Now that a city council committee has decided to finish Preston Street’s rehabilitation project by the end of 2009, business owners along Little Italy’s main street have to start thinking about how to survive the summer ahead.
On Jan. 13, a city council’s planning and environment committee approved a plan to condense Preston Street’s makeover from three years to two, in order to save the many small businesses struggling to attract customers through dust, noise and heavy machinery.
Joe Cotroneo, owner of Pub Italia at the southern end of Preston Street, says he expects the summer of 2009 to be even worse than 2008, which saw several businesses close because heavy construction kept tourists away from the usually hopping area.
“I definitely won’t have a patio available this year in the prime patio season,” he says. Last year, he was able to keep his patio open most of the time, but he said dust and trucks made it difficult to attract customers.
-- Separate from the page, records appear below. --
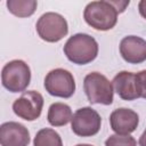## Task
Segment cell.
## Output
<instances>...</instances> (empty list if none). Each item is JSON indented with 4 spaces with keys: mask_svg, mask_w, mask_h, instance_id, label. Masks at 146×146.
Instances as JSON below:
<instances>
[{
    "mask_svg": "<svg viewBox=\"0 0 146 146\" xmlns=\"http://www.w3.org/2000/svg\"><path fill=\"white\" fill-rule=\"evenodd\" d=\"M64 54L73 64L86 65L96 59L98 55V43L89 34L76 33L68 38L64 44Z\"/></svg>",
    "mask_w": 146,
    "mask_h": 146,
    "instance_id": "obj_1",
    "label": "cell"
},
{
    "mask_svg": "<svg viewBox=\"0 0 146 146\" xmlns=\"http://www.w3.org/2000/svg\"><path fill=\"white\" fill-rule=\"evenodd\" d=\"M119 11L112 1H91L83 11V18L88 25L98 31H108L113 29L117 22Z\"/></svg>",
    "mask_w": 146,
    "mask_h": 146,
    "instance_id": "obj_2",
    "label": "cell"
},
{
    "mask_svg": "<svg viewBox=\"0 0 146 146\" xmlns=\"http://www.w3.org/2000/svg\"><path fill=\"white\" fill-rule=\"evenodd\" d=\"M83 89L90 104L111 105L113 103V84L99 72H91L84 76Z\"/></svg>",
    "mask_w": 146,
    "mask_h": 146,
    "instance_id": "obj_3",
    "label": "cell"
},
{
    "mask_svg": "<svg viewBox=\"0 0 146 146\" xmlns=\"http://www.w3.org/2000/svg\"><path fill=\"white\" fill-rule=\"evenodd\" d=\"M31 81V70L22 59L8 62L1 72L2 86L10 92L24 91Z\"/></svg>",
    "mask_w": 146,
    "mask_h": 146,
    "instance_id": "obj_4",
    "label": "cell"
},
{
    "mask_svg": "<svg viewBox=\"0 0 146 146\" xmlns=\"http://www.w3.org/2000/svg\"><path fill=\"white\" fill-rule=\"evenodd\" d=\"M39 36L47 42H58L68 33L66 19L57 13H46L40 16L35 25Z\"/></svg>",
    "mask_w": 146,
    "mask_h": 146,
    "instance_id": "obj_5",
    "label": "cell"
},
{
    "mask_svg": "<svg viewBox=\"0 0 146 146\" xmlns=\"http://www.w3.org/2000/svg\"><path fill=\"white\" fill-rule=\"evenodd\" d=\"M44 89L51 96L70 98L75 91V81L70 71L64 68H55L46 75Z\"/></svg>",
    "mask_w": 146,
    "mask_h": 146,
    "instance_id": "obj_6",
    "label": "cell"
},
{
    "mask_svg": "<svg viewBox=\"0 0 146 146\" xmlns=\"http://www.w3.org/2000/svg\"><path fill=\"white\" fill-rule=\"evenodd\" d=\"M102 125V117L91 107L76 110L71 120L72 131L79 137H91L98 133Z\"/></svg>",
    "mask_w": 146,
    "mask_h": 146,
    "instance_id": "obj_7",
    "label": "cell"
},
{
    "mask_svg": "<svg viewBox=\"0 0 146 146\" xmlns=\"http://www.w3.org/2000/svg\"><path fill=\"white\" fill-rule=\"evenodd\" d=\"M43 107V97L40 92L35 90L24 91L21 97H18L13 103L14 113L25 120V121H34L36 120L42 112Z\"/></svg>",
    "mask_w": 146,
    "mask_h": 146,
    "instance_id": "obj_8",
    "label": "cell"
},
{
    "mask_svg": "<svg viewBox=\"0 0 146 146\" xmlns=\"http://www.w3.org/2000/svg\"><path fill=\"white\" fill-rule=\"evenodd\" d=\"M1 146H27L30 144V132L27 128L18 122H5L0 127Z\"/></svg>",
    "mask_w": 146,
    "mask_h": 146,
    "instance_id": "obj_9",
    "label": "cell"
},
{
    "mask_svg": "<svg viewBox=\"0 0 146 146\" xmlns=\"http://www.w3.org/2000/svg\"><path fill=\"white\" fill-rule=\"evenodd\" d=\"M120 54L129 64H140L146 60V40L137 35L124 36L120 42Z\"/></svg>",
    "mask_w": 146,
    "mask_h": 146,
    "instance_id": "obj_10",
    "label": "cell"
},
{
    "mask_svg": "<svg viewBox=\"0 0 146 146\" xmlns=\"http://www.w3.org/2000/svg\"><path fill=\"white\" fill-rule=\"evenodd\" d=\"M110 123L112 130L117 135H129L133 132L139 123L138 114L125 107L114 110L110 115Z\"/></svg>",
    "mask_w": 146,
    "mask_h": 146,
    "instance_id": "obj_11",
    "label": "cell"
},
{
    "mask_svg": "<svg viewBox=\"0 0 146 146\" xmlns=\"http://www.w3.org/2000/svg\"><path fill=\"white\" fill-rule=\"evenodd\" d=\"M112 84L115 92L123 100H135L139 98L136 82V73L121 71L113 78Z\"/></svg>",
    "mask_w": 146,
    "mask_h": 146,
    "instance_id": "obj_12",
    "label": "cell"
},
{
    "mask_svg": "<svg viewBox=\"0 0 146 146\" xmlns=\"http://www.w3.org/2000/svg\"><path fill=\"white\" fill-rule=\"evenodd\" d=\"M73 117L71 107L64 103H54L49 106L48 110V122L52 127H63L66 125Z\"/></svg>",
    "mask_w": 146,
    "mask_h": 146,
    "instance_id": "obj_13",
    "label": "cell"
},
{
    "mask_svg": "<svg viewBox=\"0 0 146 146\" xmlns=\"http://www.w3.org/2000/svg\"><path fill=\"white\" fill-rule=\"evenodd\" d=\"M6 5L13 15L17 17H29L34 14L38 2L35 0H8Z\"/></svg>",
    "mask_w": 146,
    "mask_h": 146,
    "instance_id": "obj_14",
    "label": "cell"
},
{
    "mask_svg": "<svg viewBox=\"0 0 146 146\" xmlns=\"http://www.w3.org/2000/svg\"><path fill=\"white\" fill-rule=\"evenodd\" d=\"M34 146H63L62 138L57 131L51 128H44L36 132L34 140Z\"/></svg>",
    "mask_w": 146,
    "mask_h": 146,
    "instance_id": "obj_15",
    "label": "cell"
},
{
    "mask_svg": "<svg viewBox=\"0 0 146 146\" xmlns=\"http://www.w3.org/2000/svg\"><path fill=\"white\" fill-rule=\"evenodd\" d=\"M105 146H137V141L130 135H111L106 141Z\"/></svg>",
    "mask_w": 146,
    "mask_h": 146,
    "instance_id": "obj_16",
    "label": "cell"
},
{
    "mask_svg": "<svg viewBox=\"0 0 146 146\" xmlns=\"http://www.w3.org/2000/svg\"><path fill=\"white\" fill-rule=\"evenodd\" d=\"M136 82H137L139 98L146 99V70L136 73Z\"/></svg>",
    "mask_w": 146,
    "mask_h": 146,
    "instance_id": "obj_17",
    "label": "cell"
},
{
    "mask_svg": "<svg viewBox=\"0 0 146 146\" xmlns=\"http://www.w3.org/2000/svg\"><path fill=\"white\" fill-rule=\"evenodd\" d=\"M138 10H139V14L146 19V0L139 1V3H138Z\"/></svg>",
    "mask_w": 146,
    "mask_h": 146,
    "instance_id": "obj_18",
    "label": "cell"
},
{
    "mask_svg": "<svg viewBox=\"0 0 146 146\" xmlns=\"http://www.w3.org/2000/svg\"><path fill=\"white\" fill-rule=\"evenodd\" d=\"M139 145L140 146H146V129L144 130V132L141 133V136L139 138Z\"/></svg>",
    "mask_w": 146,
    "mask_h": 146,
    "instance_id": "obj_19",
    "label": "cell"
},
{
    "mask_svg": "<svg viewBox=\"0 0 146 146\" xmlns=\"http://www.w3.org/2000/svg\"><path fill=\"white\" fill-rule=\"evenodd\" d=\"M75 146H92V145H89V144H78Z\"/></svg>",
    "mask_w": 146,
    "mask_h": 146,
    "instance_id": "obj_20",
    "label": "cell"
}]
</instances>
But Cotroneo refuses to give in to the doom and gloom that seems to have settled with the dust along Preston Street.
“You can’t be negative about these things,” he says. “I’m going to keep my patio open as long as I can, because you can’t say, ‘oh it’s really bad, I’m going to close for lunch today’…to the public, you have to look like you’re open.”
The Preston Street rehabilitation project began in 2008 to fix the 110-year-old sewers and water mains that have been flooding Preston Street basements with water and sewage for years.
The construction was scheduled to continue every summer until 2010.
But with the city’s go ahead, the last chunk of work between Albert and Spruce streets will now be completed by the end of 2009.
Businesses along Preston have suffered enormously since the construction began in the spring of 2008, says Somerset Ward Councillor Diane Holmes. Several businesses went bankrupt and others have reported a 30-to 40-per-cent-drop in revenues, she explained. “This constant construction and the dust from some of this construction has been making life pretty unbearable,” she added. “So for both the business community and the residential community, it was very important to make sure this got done in two years rather than three.”
Lori Mellor, executive director of the Preston Street BIA, says she is “delighted” with the decision.
“It’s already been a tough year. Facing yet another year of construction was terrifying my membership,” she said.
Despite the good news, Cotroneo said he expects a 15-per-cent drop in business next summer.
But the pub owner says he is willing to stick it out for a good cause.
“You’ve got to look ahead and say, ‘what am I going to end up with here?'” he explained. “We’re not just going to have a new sewer twenty feet down that no one’s going to see. We’re going to have a really nice street.”
Mellor said businesses should still expect a small amount of landscaping construction in 2010, to put the finishing touches on a pedestrian-friendly street in the heart of Little Italy.
City council will make its decision about accelerating the project on Jan. 28.